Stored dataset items
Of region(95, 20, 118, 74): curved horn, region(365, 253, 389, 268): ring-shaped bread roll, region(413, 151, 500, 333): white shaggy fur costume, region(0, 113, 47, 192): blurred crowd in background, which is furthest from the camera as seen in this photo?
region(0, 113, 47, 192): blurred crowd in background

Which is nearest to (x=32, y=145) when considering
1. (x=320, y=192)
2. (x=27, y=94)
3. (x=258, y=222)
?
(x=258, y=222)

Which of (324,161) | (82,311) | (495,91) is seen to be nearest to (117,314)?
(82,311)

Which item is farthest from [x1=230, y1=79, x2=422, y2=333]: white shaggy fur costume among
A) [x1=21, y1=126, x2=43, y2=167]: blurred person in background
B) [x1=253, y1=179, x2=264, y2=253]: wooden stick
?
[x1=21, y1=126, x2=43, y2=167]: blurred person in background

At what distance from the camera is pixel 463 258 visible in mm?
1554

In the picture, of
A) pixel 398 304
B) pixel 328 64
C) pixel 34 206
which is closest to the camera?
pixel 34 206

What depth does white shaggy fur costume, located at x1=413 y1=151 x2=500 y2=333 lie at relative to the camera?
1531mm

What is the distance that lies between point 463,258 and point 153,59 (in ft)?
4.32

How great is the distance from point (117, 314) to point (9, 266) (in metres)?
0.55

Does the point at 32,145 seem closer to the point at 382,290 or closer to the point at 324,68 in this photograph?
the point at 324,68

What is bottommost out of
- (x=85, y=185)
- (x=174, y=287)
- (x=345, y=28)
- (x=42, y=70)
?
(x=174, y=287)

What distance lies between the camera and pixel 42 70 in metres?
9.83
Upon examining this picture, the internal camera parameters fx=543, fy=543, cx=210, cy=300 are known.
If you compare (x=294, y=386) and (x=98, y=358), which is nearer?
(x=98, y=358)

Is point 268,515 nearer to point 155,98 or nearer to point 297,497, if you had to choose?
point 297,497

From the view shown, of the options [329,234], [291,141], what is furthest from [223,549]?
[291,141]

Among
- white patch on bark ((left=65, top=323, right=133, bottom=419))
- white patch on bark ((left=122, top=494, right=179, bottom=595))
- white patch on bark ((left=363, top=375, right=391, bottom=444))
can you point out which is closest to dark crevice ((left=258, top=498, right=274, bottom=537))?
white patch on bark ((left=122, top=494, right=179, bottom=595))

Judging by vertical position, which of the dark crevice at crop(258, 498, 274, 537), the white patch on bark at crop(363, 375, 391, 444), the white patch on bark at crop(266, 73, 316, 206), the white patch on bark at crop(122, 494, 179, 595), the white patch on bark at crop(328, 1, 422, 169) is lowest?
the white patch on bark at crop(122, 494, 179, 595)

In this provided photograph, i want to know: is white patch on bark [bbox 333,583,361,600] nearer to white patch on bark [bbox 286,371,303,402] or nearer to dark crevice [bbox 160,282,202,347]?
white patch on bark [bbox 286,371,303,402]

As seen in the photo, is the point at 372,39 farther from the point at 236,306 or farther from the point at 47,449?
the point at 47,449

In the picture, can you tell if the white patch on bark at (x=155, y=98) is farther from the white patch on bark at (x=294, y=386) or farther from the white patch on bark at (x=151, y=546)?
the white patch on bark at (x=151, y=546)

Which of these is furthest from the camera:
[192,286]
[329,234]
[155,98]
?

__Short problem__
Transcribe all entries exactly as they are given.

__Answer to the problem__
Of region(95, 20, 118, 74): curved horn, region(365, 253, 389, 268): ring-shaped bread roll, region(413, 151, 500, 333): white shaggy fur costume, region(0, 113, 47, 192): blurred crowd in background, which is furthest from the camera as seen in this photo?
region(0, 113, 47, 192): blurred crowd in background

Which is nearest to (x=32, y=145) when considering
1. (x=320, y=192)
2. (x=27, y=94)
3. (x=258, y=222)
?
(x=258, y=222)

Which of (324,161) | (82,311) | (495,91) is seen to be nearest to (117,314)?
(82,311)

Which item is farthest from [x1=230, y1=79, x2=422, y2=333]: white shaggy fur costume among
A) [x1=21, y1=126, x2=43, y2=167]: blurred person in background
B) [x1=253, y1=179, x2=264, y2=253]: wooden stick
?
[x1=21, y1=126, x2=43, y2=167]: blurred person in background

At what distance from the camera is pixel 463 258 visible in mm?
1554

In the picture, of
A) pixel 398 304
B) pixel 328 64
C) pixel 34 206
which is closest to the camera?
pixel 34 206

What depth does white shaggy fur costume, located at x1=413 y1=151 x2=500 y2=333 lie at relative to the camera?
1531mm

What is the distance that lies between point 463,258 and point 153,59 (in ft)?
4.32

How great is the distance from point (117, 314) to point (9, 266) (in metres)?
0.55

Does the point at 32,145 seem closer to the point at 382,290 or closer to the point at 324,68 in this photograph?
the point at 324,68

What is bottommost out of
- (x=85, y=185)
- (x=174, y=287)
- (x=345, y=28)
- (x=42, y=70)
?
(x=174, y=287)

What distance lies between the camera and pixel 42 70 in metres?
9.83
Upon examining this picture, the internal camera parameters fx=543, fy=543, cx=210, cy=300 are known.
If you compare (x=294, y=386) and (x=98, y=358), which is nearer?
(x=98, y=358)

Is point 268,515 nearer to point 155,98 or nearer to point 297,497, if you had to choose?
point 297,497

From the view shown, of the options [329,234], [291,141], what is furthest from [223,549]?
[291,141]

Among
- white patch on bark ((left=65, top=323, right=133, bottom=419))
- white patch on bark ((left=122, top=494, right=179, bottom=595))
- white patch on bark ((left=363, top=375, right=391, bottom=444))
can you point out which is closest to dark crevice ((left=258, top=498, right=274, bottom=537))?
white patch on bark ((left=122, top=494, right=179, bottom=595))

Judging by vertical position, which of the dark crevice at crop(258, 498, 274, 537), the white patch on bark at crop(363, 375, 391, 444), the white patch on bark at crop(266, 73, 316, 206), the white patch on bark at crop(122, 494, 179, 595), the white patch on bark at crop(328, 1, 422, 169) is lowest?
the white patch on bark at crop(122, 494, 179, 595)

In this provided photograph, i want to know: is white patch on bark [bbox 333,583,361,600] nearer to white patch on bark [bbox 286,371,303,402] or nearer to dark crevice [bbox 160,282,202,347]?
white patch on bark [bbox 286,371,303,402]

As seen in the photo, is the point at 372,39 farther from the point at 236,306 or farther from the point at 47,449?
the point at 47,449

In the picture, can you tell if the white patch on bark at (x=155, y=98) is farther from the white patch on bark at (x=294, y=386) or farther from the white patch on bark at (x=151, y=546)?
the white patch on bark at (x=151, y=546)

Which of these is furthest from the camera:
[192,286]
[329,234]
[155,98]
?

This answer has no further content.